El futuro de la arqueología de escritorio

El éxito del hallazgo de Valeriana abre una nueva era para la ciencia arqueológica. Demuestra que la democratización de los datos y el acceso abierto a bases de datos geoespaciales pueden acelerar el ritmo de los descubrimientos a una velocidad sin precedentes. Actualmente, existen petabytes de datos LiDAR recopilados por gobiernos, empresas forestales y organizaciones de conservación en todo el mundo que aún no han sido analizados bajo una perspectiva arqueológica.

No obstante, los investigadores advierten que la arqueología digital no reemplaza el trabajo de campo tradicional, sino que lo potencia. El LiDAR nos proporciona el mapa del tesoro, pero es necesario ir al terreno para excavar, fechar los materiales mediante carbono-14, analizar la cerámica y comprender la cronología exacta de los sitios. El desafío ahora es proteger estos lugares. La selva de Campeche, aunque densa, enfrenta constantes amenazas debido al desarrollo de infraestructura moderna, la expansión agrícola y el saqueo ilegal de piezas arqueológicas.

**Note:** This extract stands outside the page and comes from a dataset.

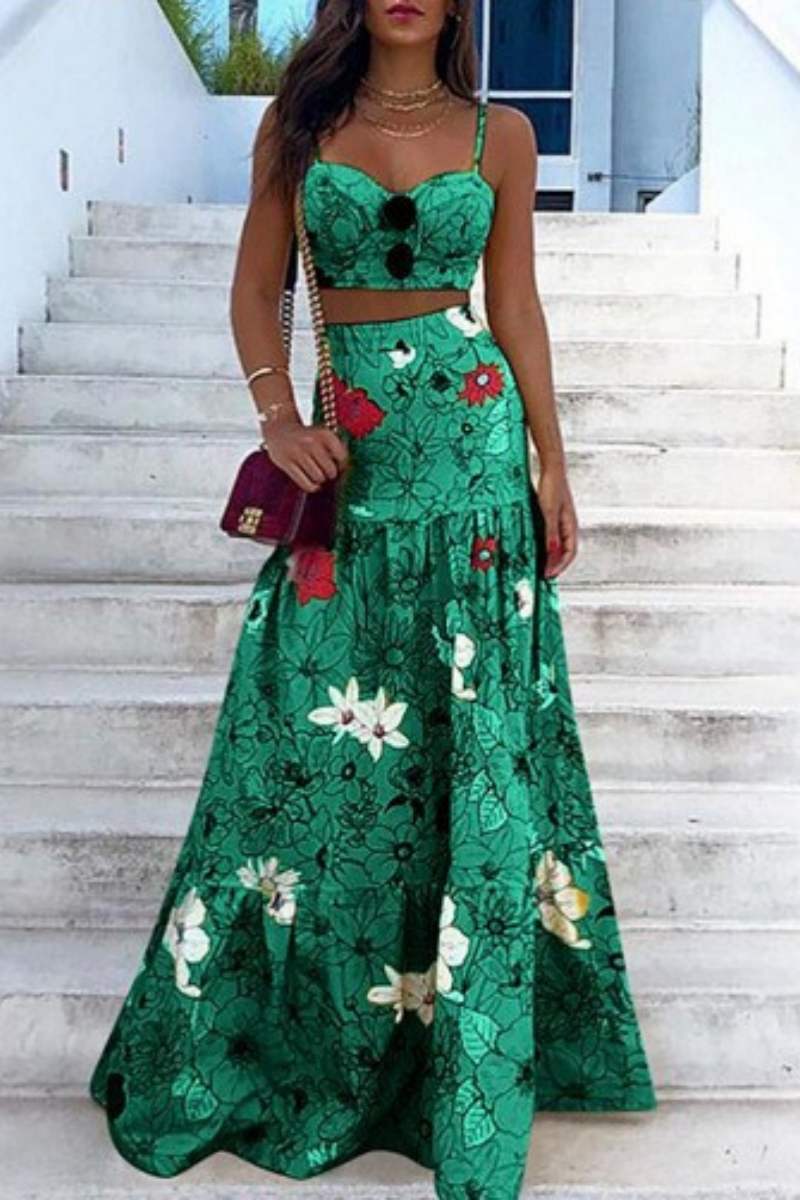 Sexy Floral Print Backless Spaghetti Strap Sleeveless Two Pieces(3 Colors)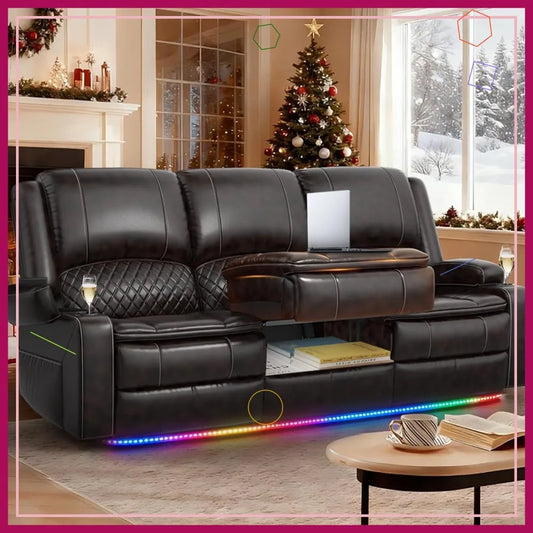 3 Seater Recliner Sofa with Liftable Console, USB Ports & Cup Holders, Manual PU Leather for Living Room/RV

El viento sopla hoy sobre las copas de los árboles de Campeche, meciendo las ramas que cubren las pirámides de Valeriana. Abajo, en la penumbra del suelo de la selva, las piedras esculpidas por manos humanas hace más de mil años descansan en un silencio absoluto, ajenas al revuelo que su redescubrimiento ha causado en las pantallas de computadoras a miles de kilómetros de distancia. El pasado sigue allí, respirando bajo la tierra, esperando pacientemente a que la luz de la ciencia moderna termine de revelar todos sus secretos.